We would like to report a potential bug in v5 that halts all jobs in the CryoSPARC queue before launching them to the cluster. We found that by running the v5 “cryosparcm restart scheduler" brings the queued jobs back to active.
Due to restrictions in our HPC policy, we cannot have a dedicated VM to host the CryoSPARC master. Instead, both our CryoSPARC master and workers are launched as independent batch jobs per HPC user. This setup worked perfectly for older versions; however, starting from v4.4, queued jobs started to hang indefinitely, even after the input was ready. We found previously that by running the cryosparcm restart command_core would bring the queued jobs back to active.
For v5, every job now hangs in the queue, not just those waiting for unfinished input. Our workaround is a wrapper that restarts the v5 cryosparcm scheduler every 60 seconds. I’m wondering if you could look into this and possibly fix it in the code? Many thanks.
post the sbatch or srun script script and options for the CryoSPARC master.
send us the tgz file created with the command cryosparcm snaplogs
just after it is observed that
(for a master instance whose scheduler service is not automatically restarted every 60 seconds.
let us know how long after the scheduler restart jobs would begin “hanging” again
Thanks for the speedy reply. The .tgz file and the run_server.sh script that starts the master has been sent to: [redacted].
The third question “let us know how long after the scheduler restart jobs would begin “hanging” again“:
To put it simply: almost immediately. Strangely, when the master is freshly started, any job submitted into the queue can be successfully launched—until one of them is stopped, finished, or killed. After that, any jobs submitted to the queue are halted until the cryosparcm scheduler is restarted. Unlike a fresh master restart,the scheduler restart only seems to activate jobs already in the queue for a single instance; newly submitted jobs after that still get stuck. Hope that helps.
Thanks @morganyang422 for sending the information.
Resource-limiting #SBATCH options, such as --time=, --cpus-per-task= or --mem= (or their single-character equivalents) or similar limitations imposed on the slurm job might be causing some CryoSPARC master services to malfunction.

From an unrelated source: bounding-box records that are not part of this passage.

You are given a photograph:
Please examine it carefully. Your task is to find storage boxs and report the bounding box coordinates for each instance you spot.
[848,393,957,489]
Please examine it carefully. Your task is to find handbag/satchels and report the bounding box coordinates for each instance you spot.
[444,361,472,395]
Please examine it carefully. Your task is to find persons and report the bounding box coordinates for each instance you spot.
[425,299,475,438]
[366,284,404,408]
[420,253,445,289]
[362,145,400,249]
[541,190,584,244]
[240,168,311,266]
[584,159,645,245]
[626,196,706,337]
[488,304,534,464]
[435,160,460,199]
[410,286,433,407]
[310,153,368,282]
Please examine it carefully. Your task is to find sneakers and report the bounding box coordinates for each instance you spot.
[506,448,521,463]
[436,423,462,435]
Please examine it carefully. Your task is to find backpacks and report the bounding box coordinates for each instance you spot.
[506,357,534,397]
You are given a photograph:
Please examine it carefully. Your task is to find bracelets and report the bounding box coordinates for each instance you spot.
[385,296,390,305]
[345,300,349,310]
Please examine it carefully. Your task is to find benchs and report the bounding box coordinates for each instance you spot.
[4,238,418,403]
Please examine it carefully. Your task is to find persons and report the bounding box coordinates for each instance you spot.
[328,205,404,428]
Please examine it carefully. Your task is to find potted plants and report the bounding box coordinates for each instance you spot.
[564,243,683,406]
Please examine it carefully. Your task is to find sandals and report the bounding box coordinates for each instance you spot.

Thanks for the suggestion, but could you be more specific? The ‘stuck in queue’ problem persists regardless of how much we increase resource allocation. The CryoSPARC internal scheduler worked fine in our environment before v4.4, but now every job gets stuck after upgrading to v5. It seems like something changed in your code that is not compatible with the cluster environment.
We understand this may not be an easy fix, but we wanted to bring to your attention that this issue persists and is becoming more serious for cluster setups.
@morganyang422 What is the output of the command cat /sys/kernel/mm/transparent_hugepage/enabled
on the compute node where the CryoSPARC master slurm job is running?